Le calendrier de la préparation
- 8-9 juilletBilans médicaux, soins et tests de reprise au Racing Soprema Parc
- 10 juilletReprise de l’entraînement sur le terrain, à huis clos
- 13, 15 et 16 juilletSéances ouvertes au public — les premières d’Oliveira devant les supporters
- 19-26 juilletStage de présaison à Faro, au Portugal
- 20 juilletSporting Portugal – Racing, Stade Algarve de Faro (21h)
- 25 juilletRacing – Blackburn Rovers, à huis clos (19h)
- 1er aoûtDouble confrontation Brighton – Racing, à huis clos (12h et 14h15)
- 4 aoûtRacing – SV Elversberg, à Haguenau (18h)
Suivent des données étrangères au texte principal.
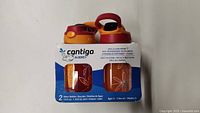 Front view of two sets of Contigo Aubrey kids water bottles showing packaging and bottle designs.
- 8 aoûtSC Fribourg – Racing, à Fribourg, à huis clos
Le rendez-vous est pris. Si Oliveira parvient à transposer en Ligue 1 la machine à centrer de Famalicão tout en corrigeant sa fragilité en repli — ou mieux, à exploiter le potentiel athlétique supérieur de son nouvel effectif pour retrouver l’intensité de son équipe version 2024-2025 —, le Racing aura déniché l’une des bonnes affaires de l’été. Dans le cas contraire, le point faible en bloc bas pourrait coûter cher dans un championnat où les transitions sont reines. Jetzt geht’s los, comme il l’a lui-même lancé en arrivant.